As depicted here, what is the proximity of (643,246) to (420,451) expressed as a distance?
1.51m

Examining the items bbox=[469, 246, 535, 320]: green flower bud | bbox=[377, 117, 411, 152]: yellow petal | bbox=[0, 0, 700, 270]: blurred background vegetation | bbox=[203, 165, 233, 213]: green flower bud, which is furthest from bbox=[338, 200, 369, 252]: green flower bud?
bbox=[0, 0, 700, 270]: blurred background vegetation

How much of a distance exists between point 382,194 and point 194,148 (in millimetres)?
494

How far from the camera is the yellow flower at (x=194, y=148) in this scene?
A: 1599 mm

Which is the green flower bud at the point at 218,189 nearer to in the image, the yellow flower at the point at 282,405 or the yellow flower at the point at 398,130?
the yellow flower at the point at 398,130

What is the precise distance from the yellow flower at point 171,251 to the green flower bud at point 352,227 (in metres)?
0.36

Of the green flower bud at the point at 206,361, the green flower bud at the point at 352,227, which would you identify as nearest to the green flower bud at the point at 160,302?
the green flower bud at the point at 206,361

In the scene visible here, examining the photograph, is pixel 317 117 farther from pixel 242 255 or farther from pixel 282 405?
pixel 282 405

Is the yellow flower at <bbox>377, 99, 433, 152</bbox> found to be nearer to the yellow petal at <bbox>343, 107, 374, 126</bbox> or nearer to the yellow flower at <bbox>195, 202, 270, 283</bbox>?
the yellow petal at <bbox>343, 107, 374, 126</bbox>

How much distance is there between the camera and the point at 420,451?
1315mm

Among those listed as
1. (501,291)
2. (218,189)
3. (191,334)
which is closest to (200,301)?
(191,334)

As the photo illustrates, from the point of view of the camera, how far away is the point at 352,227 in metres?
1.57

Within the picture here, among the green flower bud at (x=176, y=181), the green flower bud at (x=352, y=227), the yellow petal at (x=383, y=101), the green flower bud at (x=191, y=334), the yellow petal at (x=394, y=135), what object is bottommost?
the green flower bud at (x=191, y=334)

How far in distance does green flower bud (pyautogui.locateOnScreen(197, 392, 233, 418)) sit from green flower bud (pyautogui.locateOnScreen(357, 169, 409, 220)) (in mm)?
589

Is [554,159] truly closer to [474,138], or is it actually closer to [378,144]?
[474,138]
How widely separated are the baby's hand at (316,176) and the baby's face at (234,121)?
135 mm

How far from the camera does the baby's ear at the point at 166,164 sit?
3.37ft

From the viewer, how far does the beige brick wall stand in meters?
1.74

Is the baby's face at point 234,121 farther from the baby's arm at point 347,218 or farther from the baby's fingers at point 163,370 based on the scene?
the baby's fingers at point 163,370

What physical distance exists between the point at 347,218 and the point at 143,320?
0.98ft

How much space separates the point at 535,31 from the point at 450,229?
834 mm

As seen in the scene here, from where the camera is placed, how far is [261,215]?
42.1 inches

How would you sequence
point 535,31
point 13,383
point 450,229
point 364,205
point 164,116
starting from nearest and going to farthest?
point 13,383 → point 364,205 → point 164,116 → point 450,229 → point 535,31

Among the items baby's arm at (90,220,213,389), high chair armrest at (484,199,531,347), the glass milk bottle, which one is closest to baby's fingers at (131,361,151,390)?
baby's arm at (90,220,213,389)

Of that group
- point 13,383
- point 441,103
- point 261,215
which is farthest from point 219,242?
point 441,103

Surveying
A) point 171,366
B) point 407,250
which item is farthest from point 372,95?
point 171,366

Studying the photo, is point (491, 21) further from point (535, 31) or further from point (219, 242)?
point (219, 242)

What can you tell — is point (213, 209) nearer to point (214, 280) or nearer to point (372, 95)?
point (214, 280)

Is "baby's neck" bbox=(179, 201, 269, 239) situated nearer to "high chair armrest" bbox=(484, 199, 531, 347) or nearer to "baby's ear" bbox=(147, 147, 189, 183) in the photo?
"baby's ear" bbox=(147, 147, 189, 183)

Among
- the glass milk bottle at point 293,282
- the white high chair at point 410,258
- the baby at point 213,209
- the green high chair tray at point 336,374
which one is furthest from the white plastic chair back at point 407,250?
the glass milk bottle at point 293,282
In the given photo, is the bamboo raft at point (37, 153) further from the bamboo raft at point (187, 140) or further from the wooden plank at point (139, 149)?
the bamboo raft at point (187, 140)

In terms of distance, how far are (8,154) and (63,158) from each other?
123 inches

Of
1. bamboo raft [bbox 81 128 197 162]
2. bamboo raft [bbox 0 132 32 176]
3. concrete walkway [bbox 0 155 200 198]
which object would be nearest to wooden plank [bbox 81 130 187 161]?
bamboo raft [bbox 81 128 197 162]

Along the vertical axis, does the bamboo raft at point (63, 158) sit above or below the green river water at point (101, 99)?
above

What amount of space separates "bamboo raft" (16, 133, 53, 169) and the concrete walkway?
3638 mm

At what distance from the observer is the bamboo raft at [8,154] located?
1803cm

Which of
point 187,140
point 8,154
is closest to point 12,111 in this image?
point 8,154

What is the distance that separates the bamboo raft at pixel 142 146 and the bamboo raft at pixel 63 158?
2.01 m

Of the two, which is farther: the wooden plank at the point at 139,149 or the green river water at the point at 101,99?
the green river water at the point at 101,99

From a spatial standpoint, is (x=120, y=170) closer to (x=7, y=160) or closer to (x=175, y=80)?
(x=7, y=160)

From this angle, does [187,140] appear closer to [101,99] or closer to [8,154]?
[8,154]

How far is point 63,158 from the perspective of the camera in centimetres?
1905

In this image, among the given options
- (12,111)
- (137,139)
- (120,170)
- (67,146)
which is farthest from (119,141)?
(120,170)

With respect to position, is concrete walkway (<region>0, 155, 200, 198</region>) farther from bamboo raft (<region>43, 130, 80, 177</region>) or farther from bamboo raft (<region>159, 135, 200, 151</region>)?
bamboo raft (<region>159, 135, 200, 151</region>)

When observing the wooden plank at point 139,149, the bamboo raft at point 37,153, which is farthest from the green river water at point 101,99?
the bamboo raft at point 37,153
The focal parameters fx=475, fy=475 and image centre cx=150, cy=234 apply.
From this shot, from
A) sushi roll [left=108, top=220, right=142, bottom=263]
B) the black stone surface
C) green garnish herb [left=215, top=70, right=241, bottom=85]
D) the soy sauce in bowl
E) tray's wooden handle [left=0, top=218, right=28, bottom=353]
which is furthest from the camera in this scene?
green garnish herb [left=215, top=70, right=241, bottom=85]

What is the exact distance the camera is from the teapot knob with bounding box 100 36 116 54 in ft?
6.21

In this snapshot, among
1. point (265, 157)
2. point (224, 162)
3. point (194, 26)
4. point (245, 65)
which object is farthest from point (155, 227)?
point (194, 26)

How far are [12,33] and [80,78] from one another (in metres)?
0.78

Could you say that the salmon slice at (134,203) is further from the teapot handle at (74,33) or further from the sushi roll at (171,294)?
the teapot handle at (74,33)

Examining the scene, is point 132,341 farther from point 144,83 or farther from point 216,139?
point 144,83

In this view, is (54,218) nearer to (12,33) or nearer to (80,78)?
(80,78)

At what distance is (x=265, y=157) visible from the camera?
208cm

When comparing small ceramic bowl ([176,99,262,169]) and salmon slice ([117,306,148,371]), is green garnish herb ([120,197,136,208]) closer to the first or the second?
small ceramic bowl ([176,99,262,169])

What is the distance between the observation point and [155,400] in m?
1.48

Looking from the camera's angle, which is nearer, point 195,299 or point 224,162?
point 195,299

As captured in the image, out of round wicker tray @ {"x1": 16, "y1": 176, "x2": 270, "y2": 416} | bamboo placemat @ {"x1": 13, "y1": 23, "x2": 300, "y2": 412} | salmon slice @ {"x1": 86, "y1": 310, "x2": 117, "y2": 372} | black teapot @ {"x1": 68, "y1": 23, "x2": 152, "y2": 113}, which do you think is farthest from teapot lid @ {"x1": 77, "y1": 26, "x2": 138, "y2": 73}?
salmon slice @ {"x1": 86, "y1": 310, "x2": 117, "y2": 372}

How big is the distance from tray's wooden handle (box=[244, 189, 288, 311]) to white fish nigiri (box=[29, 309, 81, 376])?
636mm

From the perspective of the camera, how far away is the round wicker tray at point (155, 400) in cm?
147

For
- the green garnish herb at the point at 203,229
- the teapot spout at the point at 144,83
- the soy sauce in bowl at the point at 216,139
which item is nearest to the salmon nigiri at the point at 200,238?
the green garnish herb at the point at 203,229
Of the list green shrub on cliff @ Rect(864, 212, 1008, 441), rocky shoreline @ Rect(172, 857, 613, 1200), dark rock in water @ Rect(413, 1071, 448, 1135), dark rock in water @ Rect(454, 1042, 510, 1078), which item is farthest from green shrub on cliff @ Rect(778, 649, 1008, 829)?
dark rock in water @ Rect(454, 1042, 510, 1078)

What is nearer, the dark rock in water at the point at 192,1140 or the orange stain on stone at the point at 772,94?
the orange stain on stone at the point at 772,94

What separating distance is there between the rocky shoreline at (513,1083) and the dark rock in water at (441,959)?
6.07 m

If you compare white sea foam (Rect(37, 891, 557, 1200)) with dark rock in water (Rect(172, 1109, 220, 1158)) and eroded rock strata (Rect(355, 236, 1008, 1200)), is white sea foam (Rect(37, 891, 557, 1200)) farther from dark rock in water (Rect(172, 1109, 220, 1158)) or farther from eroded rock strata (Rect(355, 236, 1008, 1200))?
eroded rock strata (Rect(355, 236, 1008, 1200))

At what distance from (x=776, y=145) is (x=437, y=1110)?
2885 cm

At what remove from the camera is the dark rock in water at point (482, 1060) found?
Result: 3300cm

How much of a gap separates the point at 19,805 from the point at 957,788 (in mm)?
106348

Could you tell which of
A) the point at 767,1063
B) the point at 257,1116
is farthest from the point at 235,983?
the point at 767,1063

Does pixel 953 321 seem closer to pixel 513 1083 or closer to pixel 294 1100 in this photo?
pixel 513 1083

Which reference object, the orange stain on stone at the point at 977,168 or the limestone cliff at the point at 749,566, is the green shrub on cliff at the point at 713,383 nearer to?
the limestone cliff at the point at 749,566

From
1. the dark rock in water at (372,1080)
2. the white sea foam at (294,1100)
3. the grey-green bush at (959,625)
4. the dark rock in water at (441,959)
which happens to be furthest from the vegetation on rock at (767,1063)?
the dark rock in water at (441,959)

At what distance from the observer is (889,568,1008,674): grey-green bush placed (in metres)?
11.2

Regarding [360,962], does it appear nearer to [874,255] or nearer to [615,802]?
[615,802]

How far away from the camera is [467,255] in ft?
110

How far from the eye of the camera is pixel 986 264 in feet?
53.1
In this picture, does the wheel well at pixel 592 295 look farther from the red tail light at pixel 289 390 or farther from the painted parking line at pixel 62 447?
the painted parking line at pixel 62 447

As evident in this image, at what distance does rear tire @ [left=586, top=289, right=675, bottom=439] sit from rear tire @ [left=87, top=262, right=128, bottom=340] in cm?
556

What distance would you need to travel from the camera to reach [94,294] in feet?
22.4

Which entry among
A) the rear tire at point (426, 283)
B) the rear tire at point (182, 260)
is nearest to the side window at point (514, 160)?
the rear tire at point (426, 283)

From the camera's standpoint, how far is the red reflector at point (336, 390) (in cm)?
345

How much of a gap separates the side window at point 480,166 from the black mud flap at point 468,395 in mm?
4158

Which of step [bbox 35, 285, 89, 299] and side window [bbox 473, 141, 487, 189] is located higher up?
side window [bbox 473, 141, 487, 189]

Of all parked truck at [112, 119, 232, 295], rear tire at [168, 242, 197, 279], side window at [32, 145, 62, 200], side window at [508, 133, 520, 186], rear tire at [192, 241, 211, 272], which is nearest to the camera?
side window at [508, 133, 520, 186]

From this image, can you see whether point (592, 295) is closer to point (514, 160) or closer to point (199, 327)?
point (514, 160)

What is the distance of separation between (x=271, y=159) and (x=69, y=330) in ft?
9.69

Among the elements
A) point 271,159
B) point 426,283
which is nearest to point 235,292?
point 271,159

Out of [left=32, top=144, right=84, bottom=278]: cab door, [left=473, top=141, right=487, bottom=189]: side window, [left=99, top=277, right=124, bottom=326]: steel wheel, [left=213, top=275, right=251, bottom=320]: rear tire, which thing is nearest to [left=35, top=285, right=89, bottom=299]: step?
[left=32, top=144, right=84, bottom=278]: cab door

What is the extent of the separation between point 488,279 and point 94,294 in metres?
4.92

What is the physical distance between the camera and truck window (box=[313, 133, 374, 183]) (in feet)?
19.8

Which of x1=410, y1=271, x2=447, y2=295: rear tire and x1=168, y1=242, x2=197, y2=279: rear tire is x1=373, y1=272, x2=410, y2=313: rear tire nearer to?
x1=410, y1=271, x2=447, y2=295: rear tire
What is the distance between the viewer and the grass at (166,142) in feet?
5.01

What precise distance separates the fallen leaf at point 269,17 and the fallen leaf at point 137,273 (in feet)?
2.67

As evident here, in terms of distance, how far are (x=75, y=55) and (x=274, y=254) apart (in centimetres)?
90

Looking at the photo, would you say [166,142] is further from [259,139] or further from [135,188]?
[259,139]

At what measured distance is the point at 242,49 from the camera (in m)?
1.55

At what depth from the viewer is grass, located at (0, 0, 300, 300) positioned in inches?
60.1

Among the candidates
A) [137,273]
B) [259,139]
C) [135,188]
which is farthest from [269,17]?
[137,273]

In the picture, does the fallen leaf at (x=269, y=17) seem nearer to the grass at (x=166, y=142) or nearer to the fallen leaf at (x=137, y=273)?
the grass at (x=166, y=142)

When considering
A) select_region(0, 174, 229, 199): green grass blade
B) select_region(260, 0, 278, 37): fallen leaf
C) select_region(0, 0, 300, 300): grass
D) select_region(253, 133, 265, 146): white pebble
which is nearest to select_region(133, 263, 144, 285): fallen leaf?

------------------------

WRITTEN INSTRUCTION
Return the line that contains "At what measured" along with every line after it through the end of the entries, exactly, adding nothing.

CORRECT ANSWER
At what measured distance is the point at 242,49 from the camera (in m)?
1.55

At what depth from the viewer is grass, located at (0, 0, 300, 300) positioned in inches?
60.1

Among the candidates
A) [137,273]
B) [259,139]
C) [135,188]
which is farthest from [269,17]?
[137,273]

In the picture, does the fallen leaf at (x=269, y=17) seem nearer to the grass at (x=166, y=142) or nearer to the fallen leaf at (x=137, y=273)?
the grass at (x=166, y=142)

When considering
A) select_region(0, 174, 229, 199): green grass blade
B) select_region(260, 0, 278, 37): fallen leaf
C) select_region(0, 0, 300, 300): grass
D) select_region(253, 133, 265, 146): white pebble
which is nearest to select_region(133, 263, 144, 285): fallen leaf?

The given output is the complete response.